Weir studied the changes in Cantrell’s face. What he saw was confusion.

“I did like her.”

“Did you know she was pregnant when she died?”

The shock that registered on Cantrell’s face looked practiced. “No. Did she have kids?”

“You know she didn’t have kids.”

Cantrell said nothing.

“Ann grew up here. Right here. She was a child of this place. Every time I look around me, I see something Ann did, something Ann would have liked to see.”

Cantrell looked at Weir without speaking. Jim watched the hair on his suit wavering in the draft. He pointed. “Like right there, for instance. That little house coming up with the fence around it? That’s where Annie had her first babysitting job.”

Cantrell studied the house more thoroughly than Jim had expected, then turned back to him. “Nice place to grow up.”

“Then, there at the corner is where she wiped out on skates and got five stitches in her chin.”

Cantrell looked again, with apparent interest. Jim saw a distance in his eyes, a detachment.

“Over there was where her best friend lived, Becky Flynn.”

Cantrell was nodding now, still staring off at some indeterminate point. When he finally spoke again, it was in a dry, flat voice. “The thing I liked best about Ann was her sense of humor. She’d say things that would sound cruel coming from anyone else. She’d say things like that about herself. She could cheer me up, just waiting on my table.”

“Right there,” said Jim, “is where we got our first dog.”

When Cantrell turned to look, Jim leaned slightly toward him, pointing to the exact house. He gently swept his other hand through the beam of the reading light, just above Cantrell’s shoulder, then closed his fist and brought it to rest beside him. He smiled when Cantrell asked him what the dog’s name was.

“Cassius,” he said. “A chocolate Lab.”

“Cassius,” said Cantrell. “Did he change his name to Muhammad Ali?”

“Always just Cassius to us. Ann picked it from Shakespeare. She liked to read. She liked to write.”

“Ah, yes.” Cantrell looked at Jim, an assayer’s stare. “I’m sorry about Ann, Jim. Please believe that. I didn’t mean to land on you so hard. All this talk of elections and campaigns and slander doesn’t really relate to Ann, the flesh and blood woman. Just don’t let them yank your chain. You seem like a good enough man to me. And I wasn’t involved with your sister.”

“You liked her, though.”

“I told you that. She was...” Cantrell’s voice cracked, trailing off into a sigh. He stared out the window the rest of the way down the peninsula.

When they reached the theater, the car pulled over. The man with the crew cut flicked a cigarette into the street, then stepped from under the marquee to open the door.
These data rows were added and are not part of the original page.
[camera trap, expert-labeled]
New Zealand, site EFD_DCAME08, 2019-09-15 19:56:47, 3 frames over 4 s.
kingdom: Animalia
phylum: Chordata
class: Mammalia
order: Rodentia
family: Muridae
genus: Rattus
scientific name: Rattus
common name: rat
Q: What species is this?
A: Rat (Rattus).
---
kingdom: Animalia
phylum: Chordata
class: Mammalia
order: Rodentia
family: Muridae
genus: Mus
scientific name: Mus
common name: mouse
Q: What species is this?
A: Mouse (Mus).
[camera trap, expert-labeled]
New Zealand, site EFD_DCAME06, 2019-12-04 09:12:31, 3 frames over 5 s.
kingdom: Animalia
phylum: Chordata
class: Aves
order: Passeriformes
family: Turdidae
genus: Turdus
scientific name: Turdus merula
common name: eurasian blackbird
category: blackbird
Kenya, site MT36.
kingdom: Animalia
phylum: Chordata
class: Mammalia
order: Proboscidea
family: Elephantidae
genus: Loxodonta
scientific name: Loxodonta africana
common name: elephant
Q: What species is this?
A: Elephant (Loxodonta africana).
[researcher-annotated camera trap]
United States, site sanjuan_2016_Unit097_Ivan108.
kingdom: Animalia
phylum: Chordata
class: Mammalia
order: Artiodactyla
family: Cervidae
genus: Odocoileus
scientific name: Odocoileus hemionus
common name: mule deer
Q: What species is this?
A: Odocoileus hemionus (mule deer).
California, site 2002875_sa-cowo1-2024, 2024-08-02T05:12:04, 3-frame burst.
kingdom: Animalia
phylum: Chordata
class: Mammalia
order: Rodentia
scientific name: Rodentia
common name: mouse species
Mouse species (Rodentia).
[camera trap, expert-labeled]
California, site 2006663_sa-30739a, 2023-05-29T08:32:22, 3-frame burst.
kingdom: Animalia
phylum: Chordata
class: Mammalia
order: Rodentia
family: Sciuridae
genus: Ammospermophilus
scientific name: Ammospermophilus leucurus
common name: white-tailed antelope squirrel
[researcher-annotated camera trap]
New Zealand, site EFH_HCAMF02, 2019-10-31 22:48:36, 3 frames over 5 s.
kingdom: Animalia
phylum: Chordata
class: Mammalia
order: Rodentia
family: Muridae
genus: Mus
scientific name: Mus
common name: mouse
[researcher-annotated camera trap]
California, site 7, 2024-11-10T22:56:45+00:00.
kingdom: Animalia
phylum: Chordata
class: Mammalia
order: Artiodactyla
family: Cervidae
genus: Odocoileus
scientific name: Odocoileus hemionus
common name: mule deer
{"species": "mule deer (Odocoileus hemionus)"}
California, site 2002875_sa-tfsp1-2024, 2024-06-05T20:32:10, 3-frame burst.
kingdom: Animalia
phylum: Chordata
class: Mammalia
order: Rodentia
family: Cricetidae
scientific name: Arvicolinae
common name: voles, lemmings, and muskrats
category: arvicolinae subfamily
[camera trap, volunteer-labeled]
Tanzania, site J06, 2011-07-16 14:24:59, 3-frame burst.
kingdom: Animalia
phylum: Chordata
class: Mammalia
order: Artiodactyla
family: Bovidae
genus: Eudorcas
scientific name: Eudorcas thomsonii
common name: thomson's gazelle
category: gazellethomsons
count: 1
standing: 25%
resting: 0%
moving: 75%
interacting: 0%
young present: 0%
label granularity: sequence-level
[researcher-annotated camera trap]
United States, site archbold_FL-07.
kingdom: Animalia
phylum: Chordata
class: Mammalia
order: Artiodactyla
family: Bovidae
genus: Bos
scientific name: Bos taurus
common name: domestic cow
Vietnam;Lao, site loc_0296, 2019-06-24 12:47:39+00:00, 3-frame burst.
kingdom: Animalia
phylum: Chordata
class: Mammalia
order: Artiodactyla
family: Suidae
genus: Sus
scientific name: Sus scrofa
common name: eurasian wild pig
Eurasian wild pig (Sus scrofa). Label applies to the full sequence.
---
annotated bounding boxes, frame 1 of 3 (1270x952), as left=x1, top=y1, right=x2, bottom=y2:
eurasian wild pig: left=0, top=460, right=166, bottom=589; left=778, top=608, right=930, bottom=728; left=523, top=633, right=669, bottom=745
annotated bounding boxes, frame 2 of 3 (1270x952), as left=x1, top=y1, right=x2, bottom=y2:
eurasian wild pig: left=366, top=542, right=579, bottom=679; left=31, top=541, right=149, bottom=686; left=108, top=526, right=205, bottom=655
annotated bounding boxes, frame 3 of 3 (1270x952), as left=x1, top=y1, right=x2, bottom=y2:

“Let me know if I can help,” said Cantrell, offering his hand. “You can find me at the beach house for the next few nights. I’m sure Becky Flynn has the address and phone number.”

Jim, still palming the hair in his right fist, looked at Cantrell’s offered hand.

“Mr. Weir, you should know that I am capable of making things happen very quickly.”

Weir climbed out and let the man shut the door. Crossing Balboa Boulevard, he almost could hear the hair in his fist bellowing out for Ken Robbins’s Crime Lab, screaming that it would match the hair on the letter from Mr. Night.